Installation professionnelle

En assurance, le terme installation professionnelle désigne l’ensemble des locaux, machines, outils, systèmes et aménagements utilisés dans le cadre d’une activité économique.

Vous lancez votre activité indépendante. Création d'EURL, ouverture d'un cabinet, démarrage d'auto-entreprise. Au milieu de toutes les démarches administratives, l'assurance est souvent traitée en dernier — alors qu'elle conditionne votre capacité à exercer en toute sécurité. Voici la check-list complète des assurances à souscrire dès l'installation, pour ne pas découvrir les trous lors du premier sinistre.

Définition

L'installation professionnelle désigne la phase de création et de mise en route d'une activité indépendante : choix du statut, immatriculation, ouverture de compte bancaire, locaux, premiers clients, et — souvent négligée — souscription des assurances obligatoires et recommandées.

Cette phase critique combine 3 enjeux assurantiels :

  1. Conformité légale (assurances obligatoires selon profession).
  2. Protection patrimoniale (RC Pro, MRP).
  3. Couverture personnelle (santé, prévoyance, retraite).

Les assurances obligatoires (selon activité)

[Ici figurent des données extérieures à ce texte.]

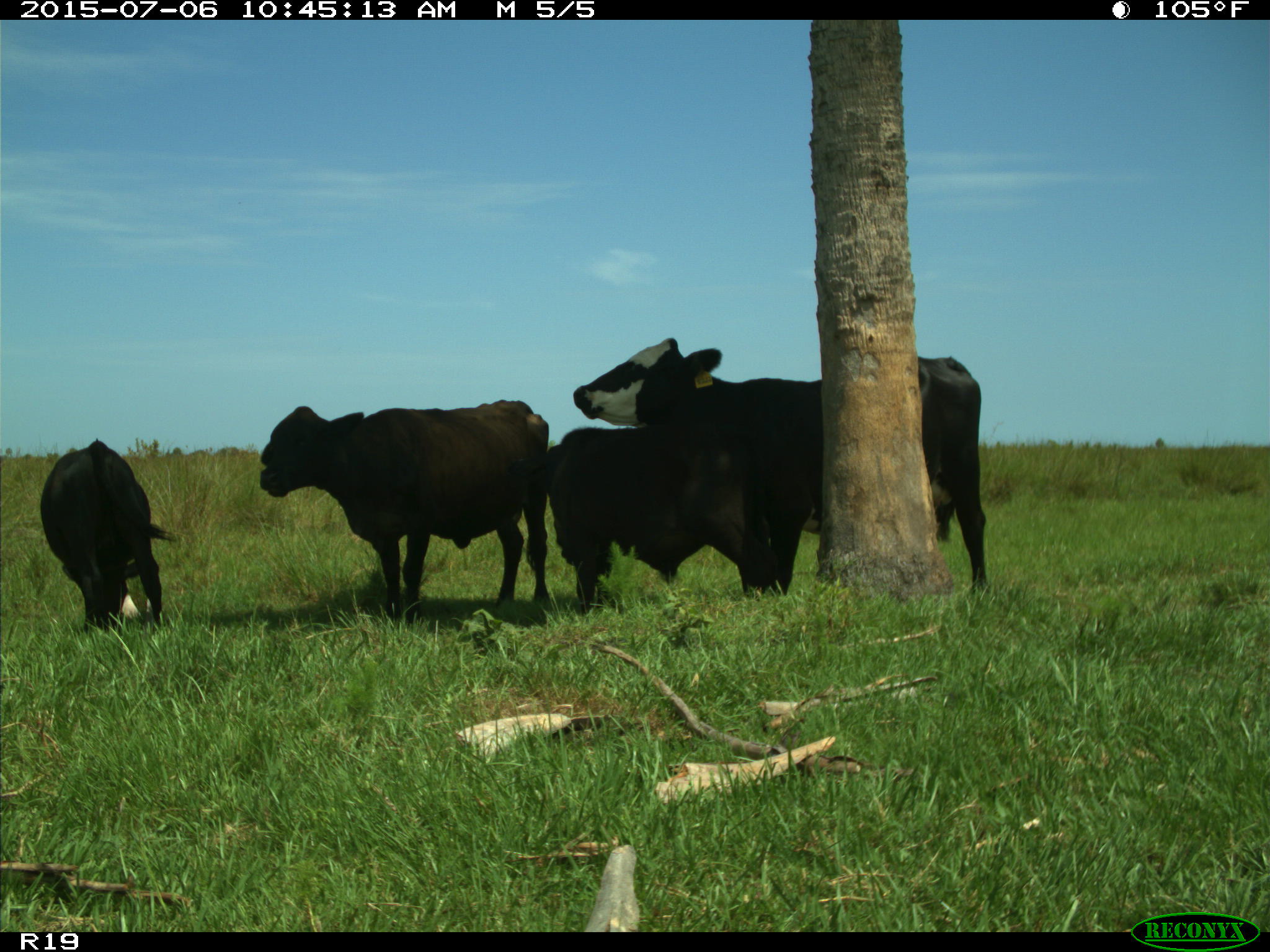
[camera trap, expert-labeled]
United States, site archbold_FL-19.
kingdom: Animalia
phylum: Chordata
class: Mammalia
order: Artiodactyla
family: Bovidae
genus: Bos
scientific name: Bos taurus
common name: domestic cow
Bos taurus (domestic cow).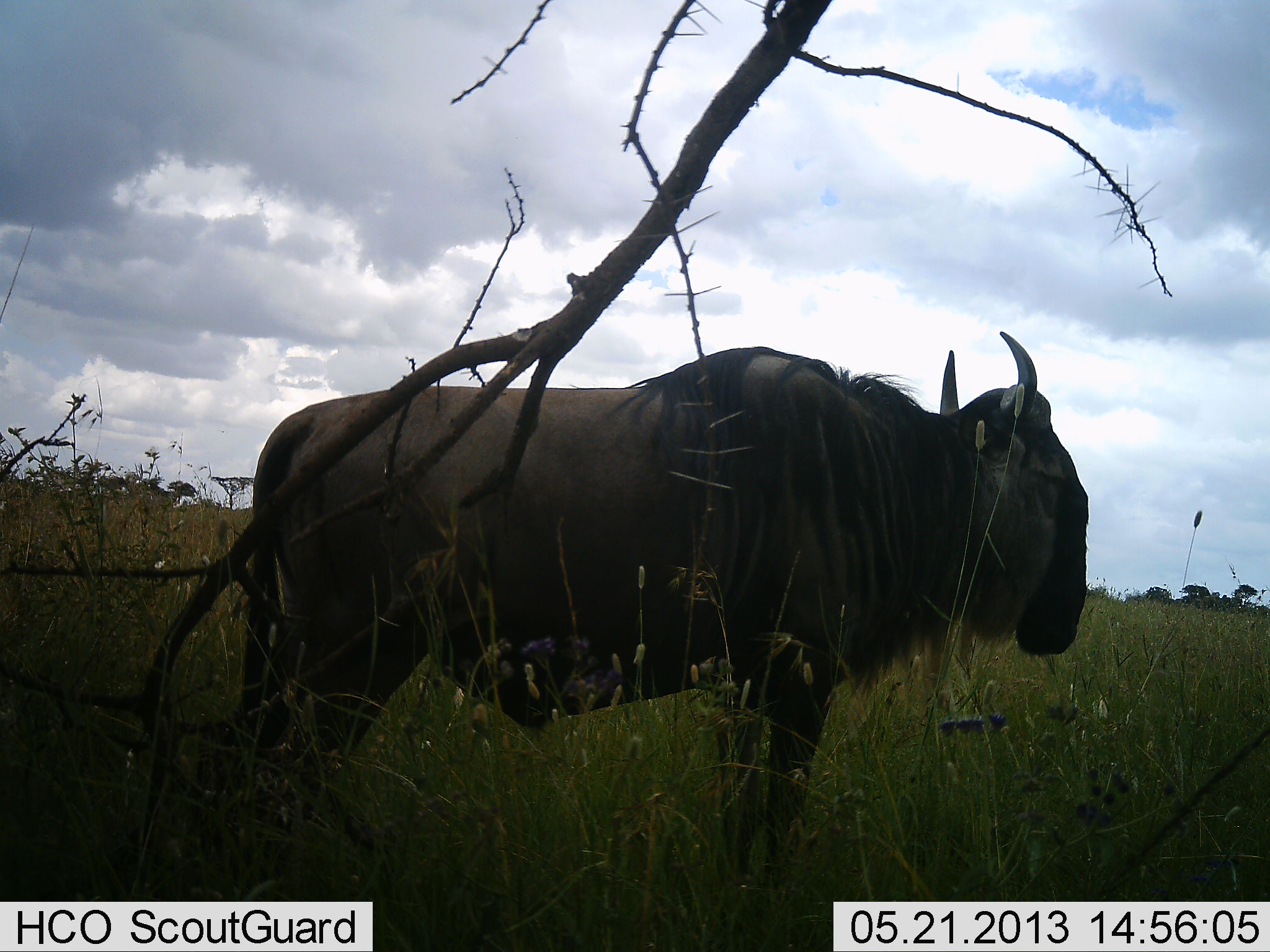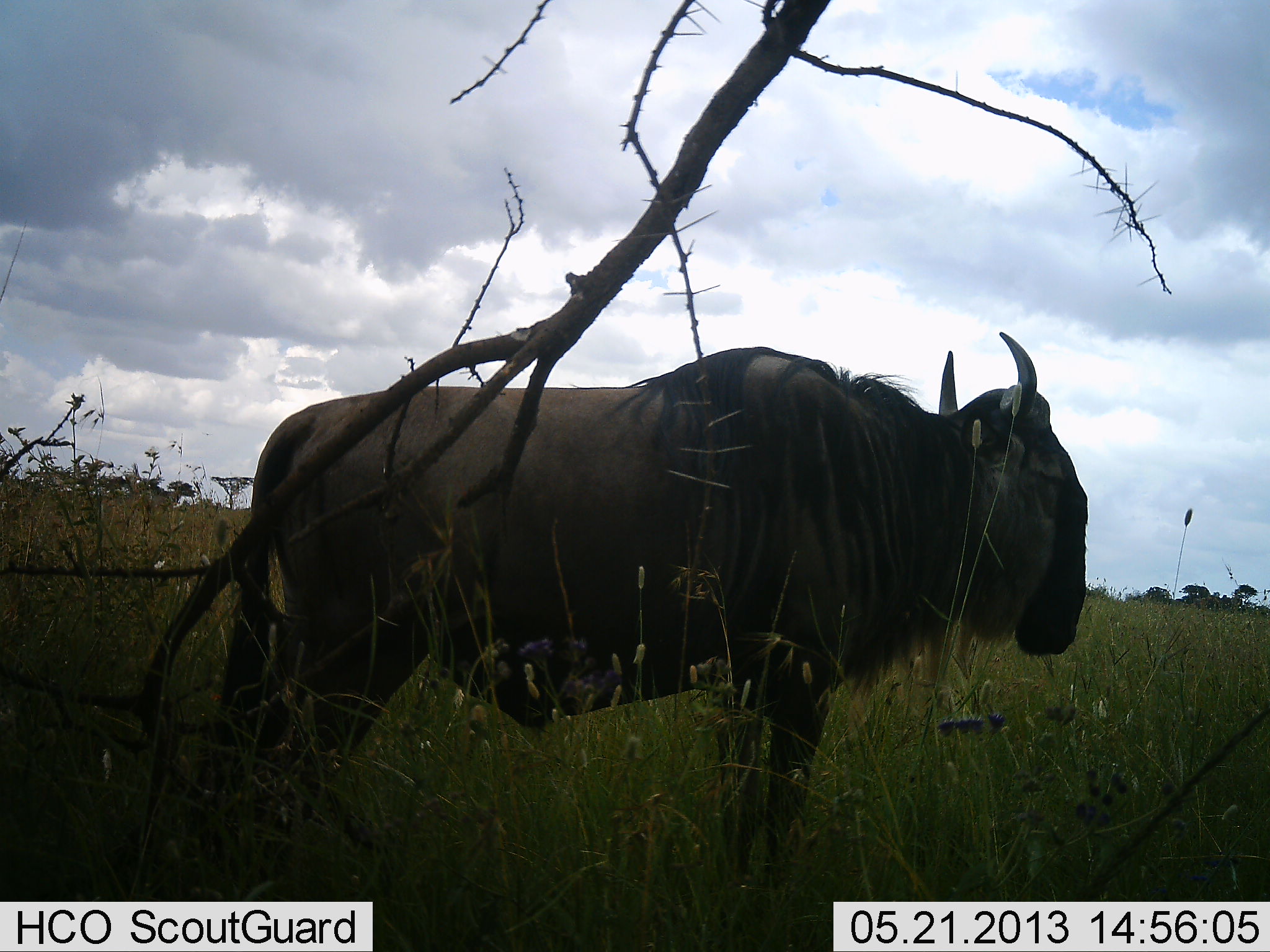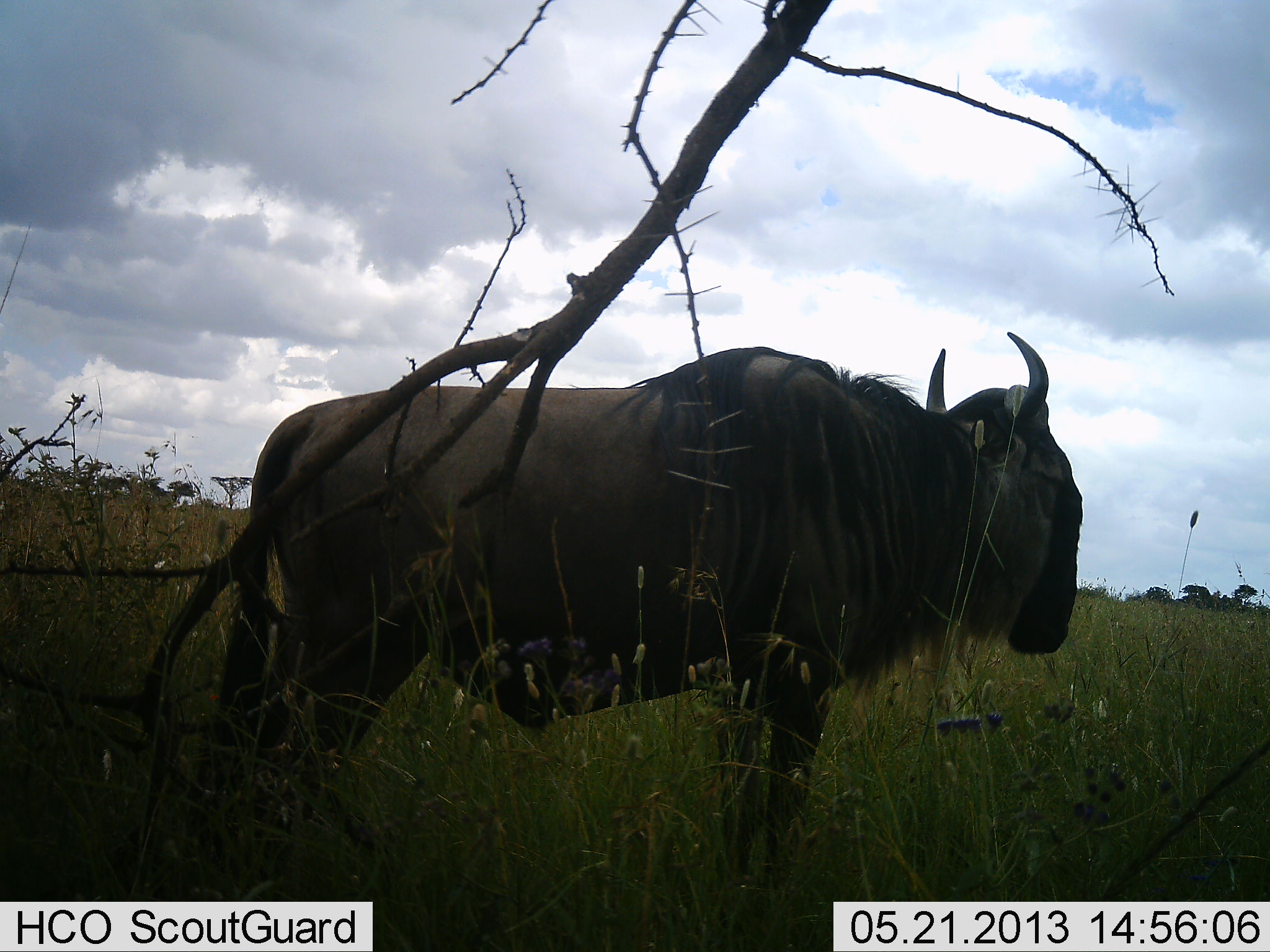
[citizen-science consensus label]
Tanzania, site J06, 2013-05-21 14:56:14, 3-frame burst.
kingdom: Animalia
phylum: Chordata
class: Mammalia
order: Artiodactyla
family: Bovidae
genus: Connochaetes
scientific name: Connochaetes taurinus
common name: blue wildebeest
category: wildebeest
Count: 1.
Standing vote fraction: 100%.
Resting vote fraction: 0%.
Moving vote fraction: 0%.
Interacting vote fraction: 0%.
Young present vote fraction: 0%.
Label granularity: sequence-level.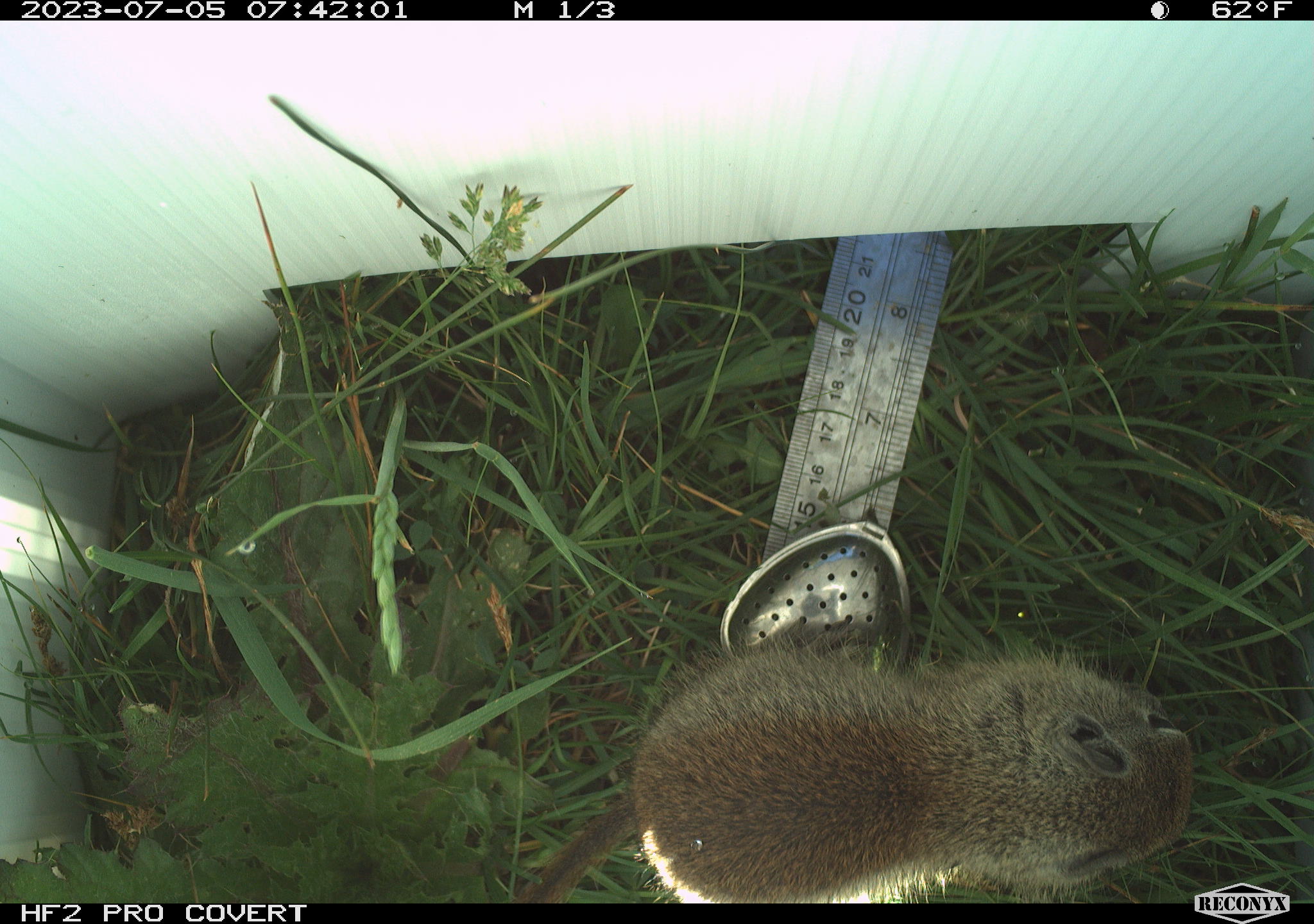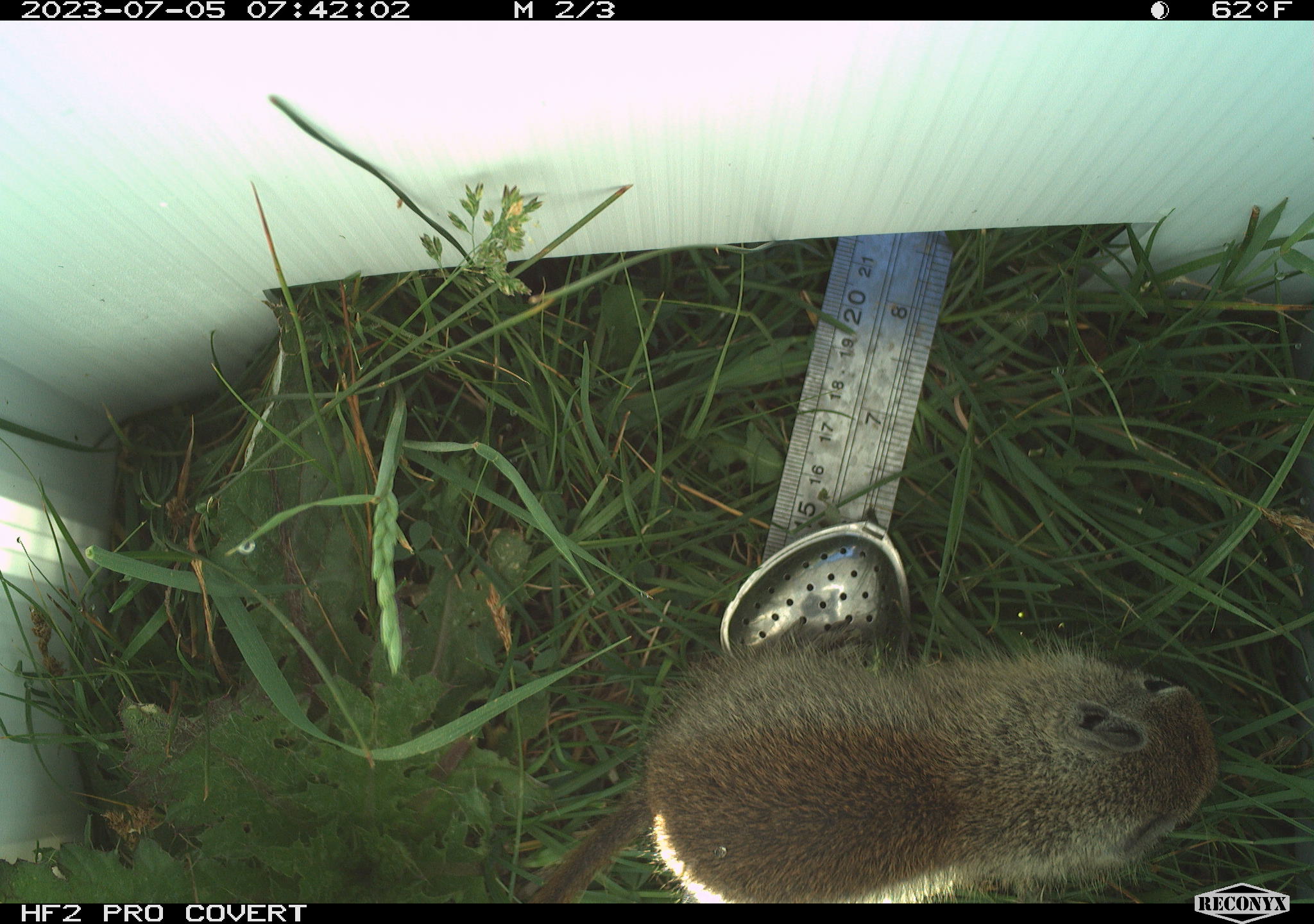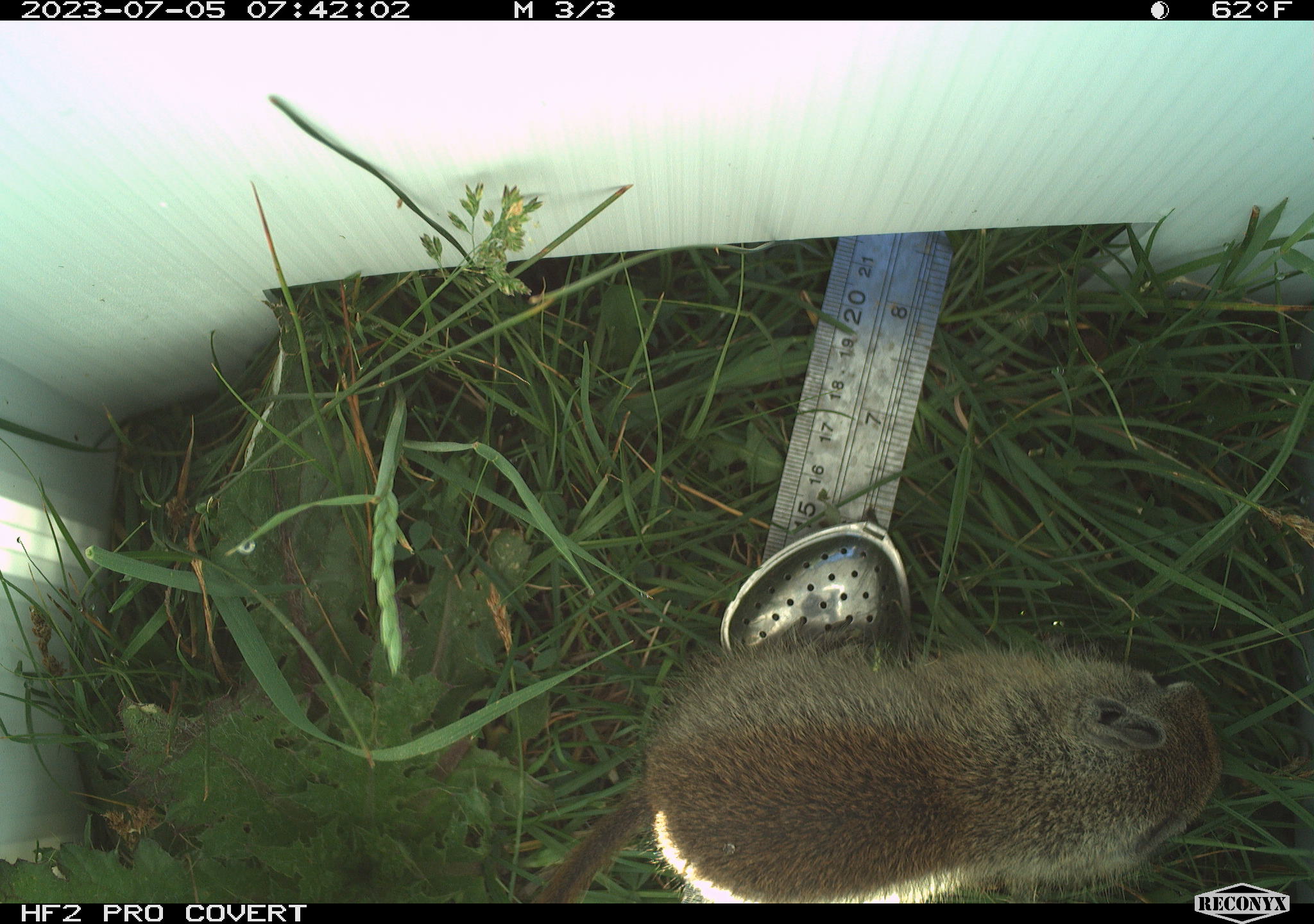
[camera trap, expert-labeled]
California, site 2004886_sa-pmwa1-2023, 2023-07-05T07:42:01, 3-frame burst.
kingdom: Animalia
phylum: Chordata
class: Mammalia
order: Rodentia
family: Sciuridae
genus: Urocitellus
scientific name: Urocitellus beldingi beldingi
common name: belding's ground squirrel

Pour les professions réglementées

Plus de 60 professions imposent une RC Pro :

  • Santé : médecins, infirmiers, pharmaciens, kinés.
  • Droit : avocats, notaires, huissiers.
  • Conseil : experts-comptables, commissaires aux comptes.
  • BTP : artisans avec décennale obligatoire.
  • Transport : transporteurs routiers, chauffeurs VTC.
  • Immobilier : agents, syndics.

Décennale BTP

Obligatoire pour tout professionnel du bâtiment intervenant sur des ouvrages neufs ou rénovés (loi Spinetta de 1978, article L.241-1 du Code des assurances).

Auto pro

Obligatoire si véhicule professionnel utilisé dans le cadre de l'activité (article L.211-1 du Code des assurances).

RC employeur

Si vous embauchez du personnel (Code du travail).

Les assurances vivement recommandées

RC Professionnelle

Même si pas obligatoire légalement, elle l'est statistiquement. 70 % des indépendants ont à un moment ou un autre un litige avec un client. Sans RC Pro, c'est votre patrimoine personnel qui paie. Plafond minimum recommandé : 1 M€ pour le conseil, 3 M€ pour les professions à fort enjeu.

Multirisque professionnelle (MRP)

Pour les professionnels avec local. Couvre les biens, les marchandises, la responsabilité civile exploitation, et surtout les pertes d'exploitation. Souvent imposée par le bail commercial.

Mutuelle santé

La SSI couvre comme le régime général, mais sans complémentaire. Avant 2016, la cotisation Madelin pouvait être déduite. Depuis 2024, le PER santé reste éligible. Cible : couverture confort 50-100 €/mois.

Prévoyance TNS

La grande oubliée des installations. La SSI verse en cas d'arrêt de travail des indemnités très inférieures au revenu réel (souvent 5 000-15 000 €/an au lieu d'un revenu de 50 000 €). Sans prévoyance complémentaire, l'arrêt prolongé = ruine. Cible : maintien à 60-70 % du revenu net.

Cyber-assurance

Pour les activités traitant des données clients. Coût modeste (300-1 200 €/an) pour une protection contre ransomware, fuite RGPD, attaques.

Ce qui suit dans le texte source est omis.